[The Life of George Washington, Vol. 5 (of 5) by John Marshall]@TWC D-Link bookThe Life of George Washington, Vol. 5 (of 5) CHAPTER I 45/49
But time was necessary to procure the requisite testimonials; and those officers who had notoriously offended in this respect, were not so discountenanced by their government as to be deterred from a repetition of the offence.
There was too, one class of citizens, concerning whose rights a difference of opinion prevailed, which has not even yet been adjusted.
These were British subjects who had migrated to, and been adopted by, the United States. The continuance of the Indian war added still another item to this catalogue of discontents. The efforts of the United States to make a treaty with the savages of the Miamis had proved abortive.

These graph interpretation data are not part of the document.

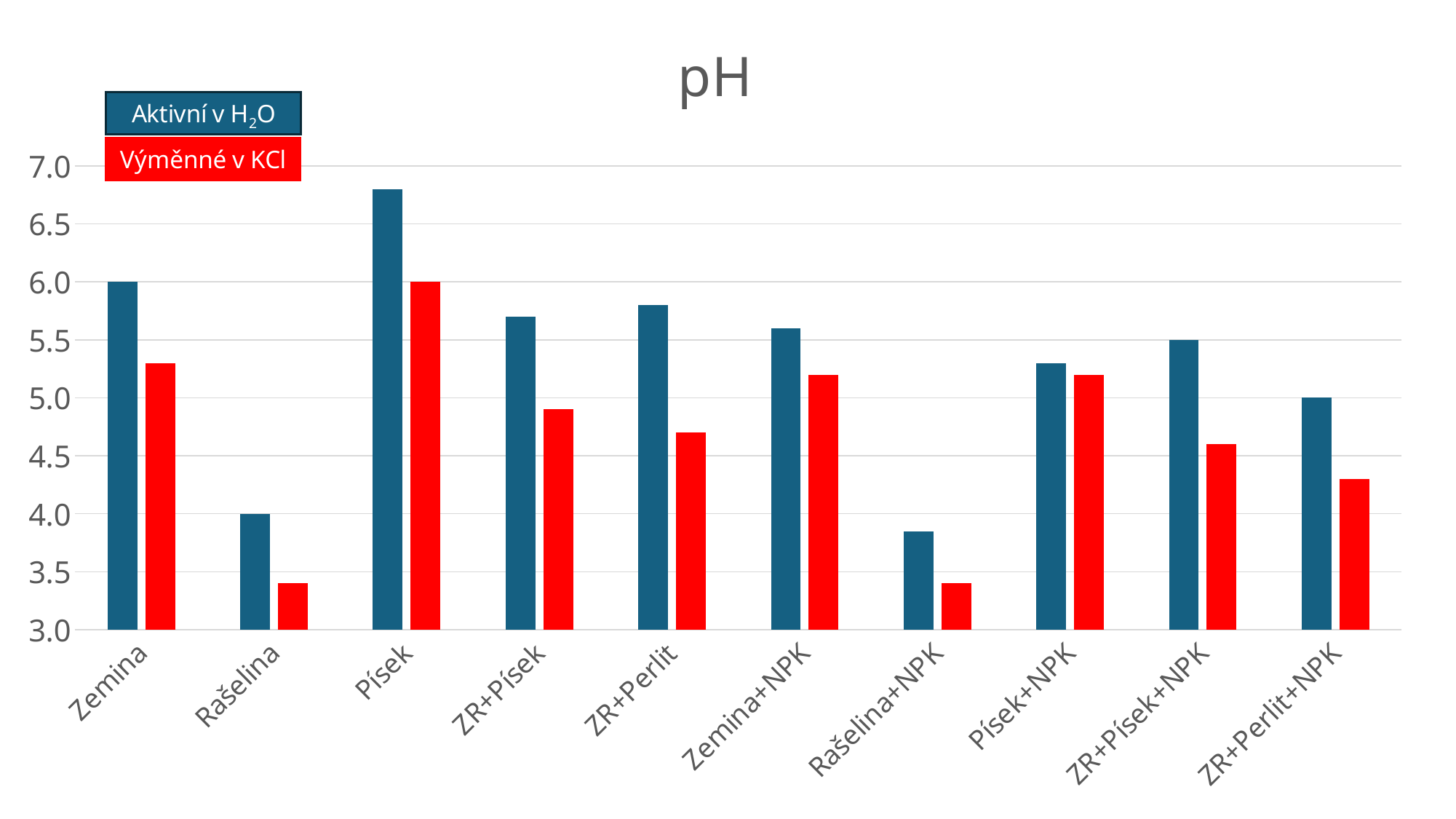
What is the Aktivní v H2O value for Rašelina? 4.0 Is the Aktivní v H2O value for Písek greater or less than 6.5? greater How many categories are shown on the x axis? 10 What kind of chart is shown on the slide? bar chart Is the Výměnné v KCl value for ZR+Perlit greater or less than 5.0? less What is the Výměnné v KCl value for Písek? 6.0 What is the Aktivní v H2O value for Zemina? 6.0 How many series does the legend list? 2 What is the title of the chart? pH Which series is drawn in red? Výměnné v KCl Which category has the highest Aktivní v H2O value? Písek Which category has the highest Výměnné v KCl value? Písek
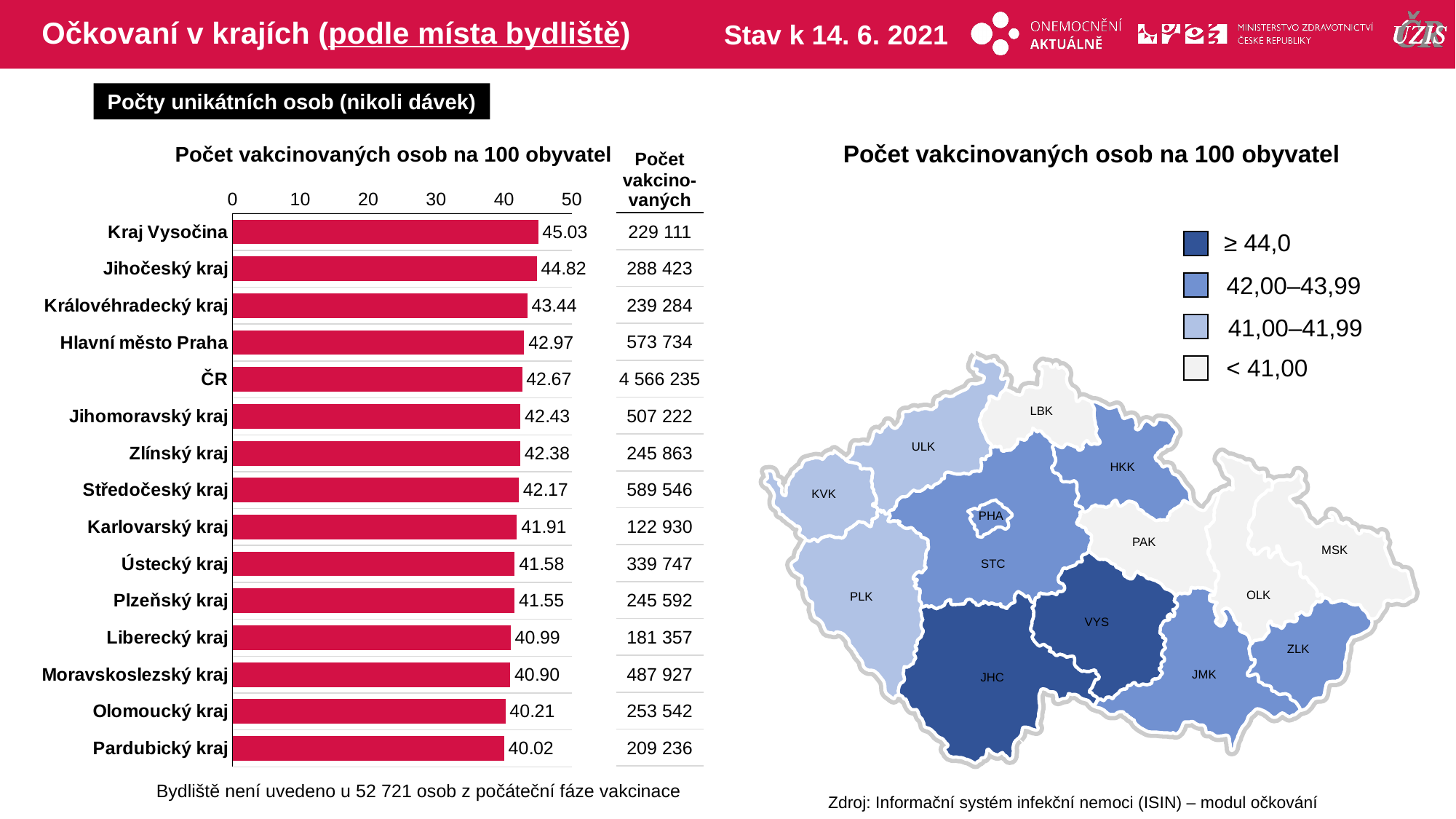
What is the title of the bar chart on the left? Počet vakcinovaných osob na 100 obyvatel What type of chart is shown on the left of the slide? bar chart In the bar chart on the left, what is the value for Hlavní město Praha? 42.97 In the bar chart on the left, is the value for Liberecký kraj greater or less than 40? greater In the bar chart on the left, which category has the lowest value? Pardubický kraj In the bar chart on the left, which category has the highest value? Kraj Vysočina How many categories (bars) does the bar chart on the left show? 15 In the bar chart on the left, what is the difference between the values for Jihočeský kraj and Královéhradecký kraj? 1.38 In the bar chart on the left, what is the value for ČR? 42.67 In the bar chart on the left, what is the value for Kraj Vysočina? 45.03 In the bar chart on the left, what is the difference between the values for Kraj Vysočina and Pardubický kraj? 5.01 In the bar chart on the left, which has a larger value, Zlínský kraj or Olomoucký kraj? Zlínský kraj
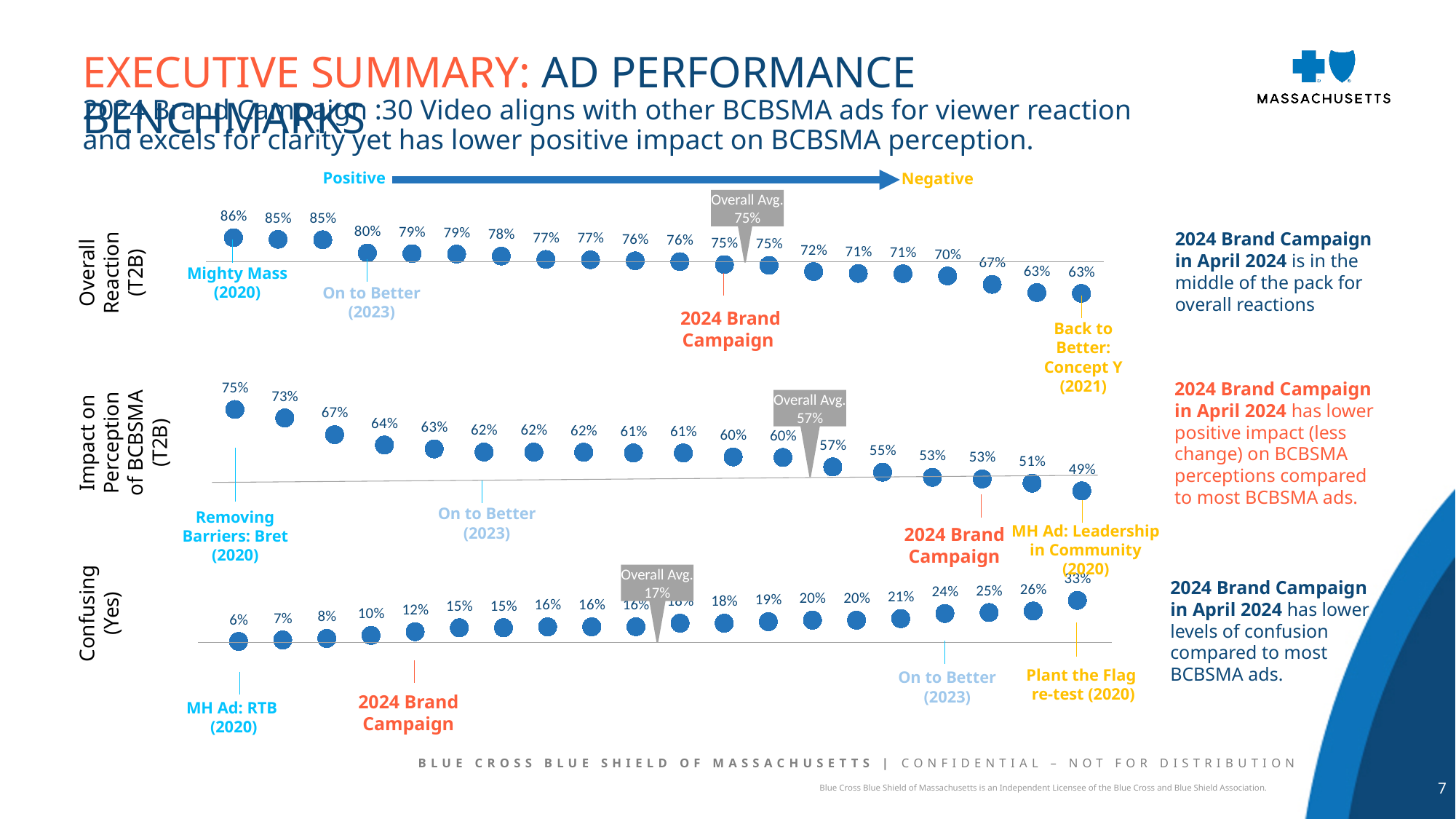
On the Overall Reaction (T2B) chart, what is the difference between Mighty Mass (2020) and Back to Better: Concept Y (2021)? 23 percentage points On the Confusing (Yes) chart, what is the value for the 2024 Brand Campaign? 12% On the Impact on Perception of BCBSMA (T2B) chart, what is the value for the 2024 Brand Campaign? 53% On the Impact on Perception of BCBSMA (T2B) chart, what is the value for Removing Barriers: Bret (2020)? 75% On the Confusing (Yes) chart, what is the value for MH Ad: RTB (2020)? 6% On the Confusing (Yes) chart, which labelled ad has the highest value? Plant the Flag re-test (2020) On the Overall Reaction (T2B) chart, what is the value for Back to Better: Concept Y (2021)? 63% On the Overall Reaction (T2B) chart, what is the value for the 2024 Brand Campaign? 75% On the Impact on Perception of BCBSMA (T2B) chart, what is the Overall Avg. shown? 57% On the Overall Reaction (T2B) chart, what is the value for Mighty Mass (2020)? 86% On the Overall Reaction (T2B) chart, how many data points are plotted? 20 On the Overall Reaction (T2B) chart, do the values rise or fall from left to right? fall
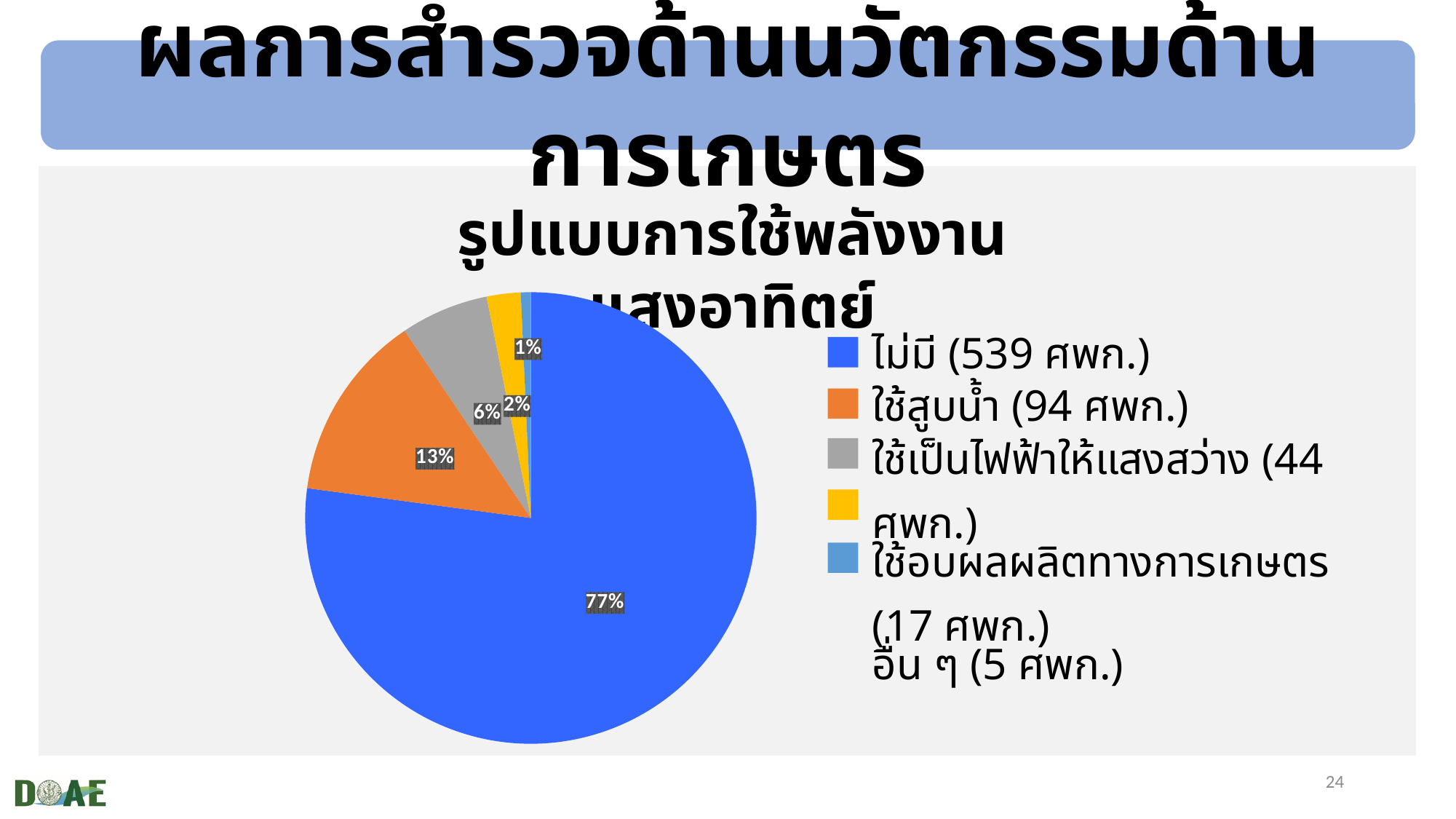
What percentage of the pie is labelled for ใช้สูบน้ำ? 13% How many slices does the pie chart have? 5 What percentage of the pie is labelled for ใช้อบผลผลิตทางการเกษตร? 2% Which category has the smallest share of the pie chart? อื่น ๆ What kind of chart is shown on the slide? Pie chart Which category has the largest share of the pie chart? ไม่มี What percentage of the pie is labelled for ไม่มี? 77% How many ศพก. are listed in the legend for ไม่มี? 539 ศพก. Which slice is larger, ใช้เป็นไฟฟ้าให้แสงสว่าง or ใช้อบผลผลิตทางการเกษตร? ใช้เป็นไฟฟ้าให้แสงสว่าง How many ศพก. are listed in the legend for ใช้สูบน้ำ? 94 ศพก. What is the difference in percentage points between the ไม่มี slice and the ใช้สูบน้ำ slice? 64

The Indians insisted on the Ohio as the boundary between them and the whites; and, although the American commissioners expressed a willingness to relinquish some of the lands purchased at the treaty of fort Harmar, and pressed them to propose some line between the boundary established by that treaty and the Ohio, they adhered inflexibly to their original demand. It was extensively believed in America, and information collected from the Indians countenanced the opinion, that they were encouraged by the government of Canada to persevere in this claim, and that the treaty was defeated by British influence.
The conviction was universal that this influence would continue so long as the posts south of the lakes should be occupied by British troops; and the uneasiness which the detention of those posts created, daily acquired strength. Unfortunately, the original pretext for detaining them was not yet removed.